2 Crónicas 28:15 describe vestir y alimentar a cautivos que carecían de lo necesario, la acción exacta que Santiago 2:15 exige para un hermano necesitado.
1 Juan 3:18 contrasta explícitamente el amor de palabra vs. el de hecho, reforzando directamente la crítica de Santiago a las palabras vacías.
2 Corintios 8:10 se refiere a la colecta para los santos necesitados, un acto concreto de proveer para las necesidades de hermanos como Santiago 2:15 requiere.
Hechos 9:39 muestra a Dorcas haciendo ropa para viudas, un ejemplo vivo de las buenas obras que Santiago 2:15 insiste deben acompañar a la fe.
Mateo 25:42 describe no alimentar ni vestir al necesitado, el mismo descuido de necesidades físicas reprendido en Santiago 2:15.
Mateo 5:42 manda dar al mendigo, contradiciendo directamente la falta de proveer para las necesidades diarias de un hermano en Santiago 2:15.

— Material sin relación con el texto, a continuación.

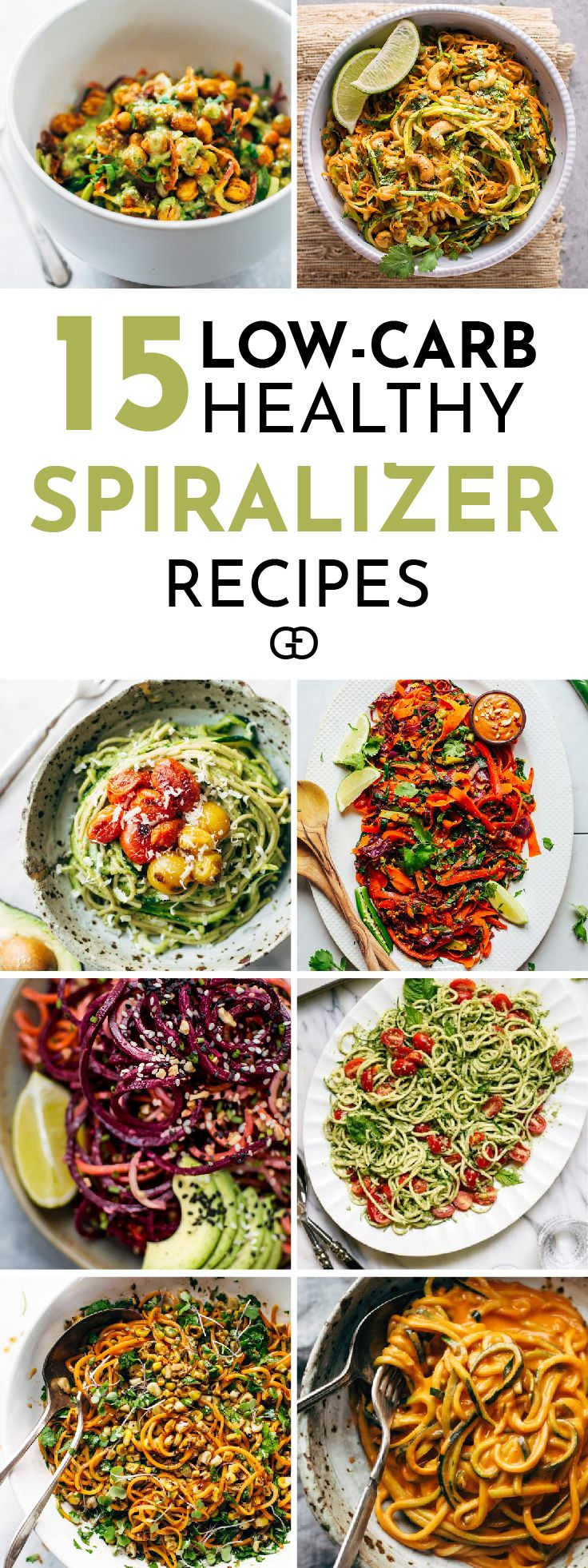 Quick and easy low-carb spiralizer recipes you need to try. Plus all the tricks and tips you need to know to spiralize zucchini and any other vegetables, and how to store them to keep them fresh for longer! Genius!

Proverbios 3:27 manda no negar el bien cuando tienes poder para hacerlo, aplicable directamente al escenario de Santiago 2:15 de un hermano necesitado.
Salmos 112:9 alaba al que da con generosidad a los pobres, la misma respuesta generosa que Santiago 2:15 implica cuando un hermano carece de comida y ropa.
Deuteronomio 15:7 advierte contra endurecer el corazón hacia un hermano pobre, paralelo directo al escenario de Santiago 2:15 de un hermano necesitado.
Marcos 14:7 señala que los pobres siempre están presentes; las palabras de Jesús subrayan la oportunidad continua de hacer el bien que Santiago indica.
Mateo 6:2 aborda el dar al necesitado, añadiendo una verificación de motivo al mismo acto de provisión exigido en Santiago 2:15.
Romanos 12:9 llama al amor genuino, la motivación subyacente para suplir la comida y ropa de un hermano como se insta en Santiago 2:15.
En Gálatas 2:10, Pablo se compromete a acordarse de los pobres, haciendo eco del llamado de Santiago a cuidar de los hermanos necesitados.
Gálatas 5:13 insta a servirse unos a otros por amor, alineándose con el ejemplo de Santiago de ayudar a un hermano necesitado.
Hebreos 6:10 asegura que Dios recuerda el ministerio a los santos, reforzando la implicación de Santiago de que tales obras importan.
1 Pedro 1:22 llama al amor sincero de los hermanos, que Santiago 2:15 ejemplifica en acción hacia un hermano necesitado.